EXTRAIT DU TEXTE:
Vive la démocratie!

21h: retour de l'AG, des idées pleins la tête! (Vous m'accorderez le droit d'avoir mangé avant de me mettre à la rédaction de ce pamphlet). Et racontons ce que nous y avons vu: une assemblée qui semblait avoir belle allure dans le discours, qui s'est révélée le summum d'une l'hypocrisie toute naïve de gentillesse mais si dangereuse lorsqu'il s'agit de persuader les foules à défaut de les convaincre, de la démagogie, de la propagande pour finir dans l'apothéose formidable (rappelez-vous le sens ancien de ce mot) d'une mascarade de vote ridicule!

Vive la démocratie! Que dis-je, vive la voix du peuple! (Ou plutôt, à défaut de vox populis, panis et circenses!).

Je suis venu à l'AG, pour ne rien vous cacher, parce que j'avais entendu la vague rumeur que certains avaient l'envie de bloquer l'école contre le CPE (nous y reviendrons). Je vais placer tout de suite le décor, j'ai beau jouer le choryphée, actuellement, il y a des points qui doivent être précisés: je ne suis pas pour le CPE, en tout cas, pas dans son état actuel, mais je suis probablement encore plus contre l'attitude attardée des crétins bornés, qu'ils soient du gouvernement ou des organisations lycéennes, syndicales et autres manifestants.

Du dialogue, bon sang! Et c'est bien visiblement ce qu'il n'y a pas eu ce soir. Je passerai d'abord sur la première partie, vite expédiée au final au vu du reste: I présentation du CPE. Il est tout à fait indiqué de faire un rappel de ce que propose le CPE, à partir du moment où le susdit rappel est objectif et non orienté - je dois avouer qu'un rapport fait par un militant de LO (cela est tout à son honneur, chacun est libre de faire ce qu'il veut) n'est pas des plus objectifs à mon sens - ce qui ne fut pas le cas, puisqu'il n'a fait que rappeler deux clauses tout à fait inacceptables, mais qui, je crois (d'après mes propres lectures de la loi) ne font pas toute la loi.

CONSIGNES:
[a] Mettez à jour le billet sur l'AG : reprenez le passage qui commence par "21h: retour de" et se termine par "de vote ridicule!", en substituant "parodie" à "mascarade".
[b] Pour chaque affirmation, indiquez si elle concorde avec le billet sur l'AG, par oui ou non, en citant les mots décisifs du billet. (i) La venue à l'AG a été motivée par une rumeur de blocage de l'école. (ii) Le billet se prononce en faveur du CPE dans son état actuel. (iii) La présentation du CPE a été faite par un militant de LO.

DONNÉES FOURNIES:

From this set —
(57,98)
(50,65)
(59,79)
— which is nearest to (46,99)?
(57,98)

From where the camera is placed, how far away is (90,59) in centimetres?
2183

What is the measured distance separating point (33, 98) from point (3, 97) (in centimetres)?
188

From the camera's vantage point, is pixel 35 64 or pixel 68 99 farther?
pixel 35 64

RÉPONSES DANS L'ORDRE:
[a]
21h: retour de l'AG, des idées pleins la tête! (Vous m'accorderez le droit d'avoir mangé avant de me mettre à la rédaction de ce pamphlet). Et racontons ce que nous y avons vu: une assemblée qui semblait avoir belle allure dans le discours, qui s'est révélée le summum d'une l'hypocrisie toute naïve de gentillesse mais si dangereuse lorsqu'il s'agit de persuader les foules à défaut de les convaincre, de la démagogie, de la propagande pour finir dans l'apothéose formidable (rappelez-vous le sens ancien de ce mot) d'une parodie de vote ridicule!

[b]
(i) Oui : « parce que j'avais entendu la vague rumeur que certains avaient l'envie de bloquer l'école contre le CPE ».
(ii) Non : « je ne suis pas pour le CPE, en tout cas, pas dans son état actuel ».
(iii) Oui : « un rapport fait par un militant de LO ».